Collected data entries
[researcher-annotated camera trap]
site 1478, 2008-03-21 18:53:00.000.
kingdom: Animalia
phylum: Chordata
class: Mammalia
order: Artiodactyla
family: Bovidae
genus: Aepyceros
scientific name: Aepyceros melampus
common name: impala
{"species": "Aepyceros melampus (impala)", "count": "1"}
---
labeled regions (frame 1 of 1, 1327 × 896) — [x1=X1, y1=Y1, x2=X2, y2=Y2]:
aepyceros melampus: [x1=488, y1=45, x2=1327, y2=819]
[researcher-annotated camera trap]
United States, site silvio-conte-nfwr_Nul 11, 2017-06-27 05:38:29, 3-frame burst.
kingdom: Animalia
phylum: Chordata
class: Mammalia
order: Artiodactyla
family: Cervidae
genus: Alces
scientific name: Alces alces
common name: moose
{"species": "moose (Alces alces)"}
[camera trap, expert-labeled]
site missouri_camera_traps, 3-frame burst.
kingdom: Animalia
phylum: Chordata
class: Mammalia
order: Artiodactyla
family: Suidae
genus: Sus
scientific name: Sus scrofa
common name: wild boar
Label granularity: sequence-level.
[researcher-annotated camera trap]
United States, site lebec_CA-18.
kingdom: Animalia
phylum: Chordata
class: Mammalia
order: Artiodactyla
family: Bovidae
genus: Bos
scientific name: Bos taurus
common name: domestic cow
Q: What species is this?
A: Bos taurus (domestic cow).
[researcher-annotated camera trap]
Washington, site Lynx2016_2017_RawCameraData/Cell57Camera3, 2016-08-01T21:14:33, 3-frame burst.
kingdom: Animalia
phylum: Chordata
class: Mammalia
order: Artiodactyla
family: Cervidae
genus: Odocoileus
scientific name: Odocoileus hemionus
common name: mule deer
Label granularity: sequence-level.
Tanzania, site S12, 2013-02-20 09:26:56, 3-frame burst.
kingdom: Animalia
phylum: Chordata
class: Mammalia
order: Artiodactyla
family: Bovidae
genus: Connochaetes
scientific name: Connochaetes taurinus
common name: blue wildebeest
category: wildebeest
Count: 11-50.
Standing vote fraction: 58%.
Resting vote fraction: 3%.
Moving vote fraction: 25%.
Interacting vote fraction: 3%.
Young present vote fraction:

EXERCISE
Every record must appear in the answer exactly as written.

OUTPUT
[researcher-annotated camera trap]
site 1478, 2008-03-21 18:53:00.000.
kingdom: Animalia
phylum: Chordata
class: Mammalia
order: Artiodactyla
family: Bovidae
genus: Aepyceros
scientific name: Aepyceros melampus
common name: impala
{"species": "Aepyceros melampus (impala)", "count": "1"}
---
labeled regions (frame 1 of 1, 1327 × 896) — [x1=X1, y1=Y1, x2=X2, y2=Y2]:
aepyceros melampus: [x1=488, y1=45, x2=1327, y2=819]
[researcher-annotated camera trap]
United States, site silvio-conte-nfwr_Nul 11, 2017-06-27 05:38:29, 3-frame burst.
kingdom: Animalia
phylum: Chordata
class: Mammalia
order: Artiodactyla
family: Cervidae
genus: Alces
scientific name: Alces alces
common name: moose
{"species": "moose (Alces alces)"}
[camera trap, expert-labeled]
site missouri_camera_traps, 3-frame burst.
kingdom: Animalia
phylum: Chordata
class: Mammalia
order: Artiodactyla
family: Suidae
genus: Sus
scientific name: Sus scrofa
common name: wild boar
Label granularity: sequence-level.
[researcher-annotated camera trap]
United States, site lebec_CA-18.
kingdom: Animalia
phylum: Chordata
class: Mammalia
order: Artiodactyla
family: Bovidae
genus: Bos
scientific name: Bos taurus
common name: domestic cow
Q: What species is this?
A: Bos taurus (domestic cow).
[researcher-annotated camera trap]
Washington, site Lynx2016_2017_RawCameraData/Cell57Camera3, 2016-08-01T21:14:33, 3-frame burst.
kingdom: Animalia
phylum: Chordata
class: Mammalia
order: Artiodactyla
family: Cervidae
genus: Odocoileus
scientific name: Odocoileus hemionus
common name: mule deer
Label granularity: sequence-level.
Tanzania, site S12, 2013-02-20 09:26:56, 3-frame burst.
kingdom: Animalia
phylum: Chordata
class: Mammalia
order: Artiodactyla
family: Bovidae
genus: Connochaetes
scientific name: Connochaetes taurinus
common name: blue wildebeest
category: wildebeest
Count: 11-50.
Standing vote fraction: 58%.
Resting vote fraction: 3%.
Moving vote fraction: 25%.
Interacting vote fraction: 3%.
Young present vote fraction:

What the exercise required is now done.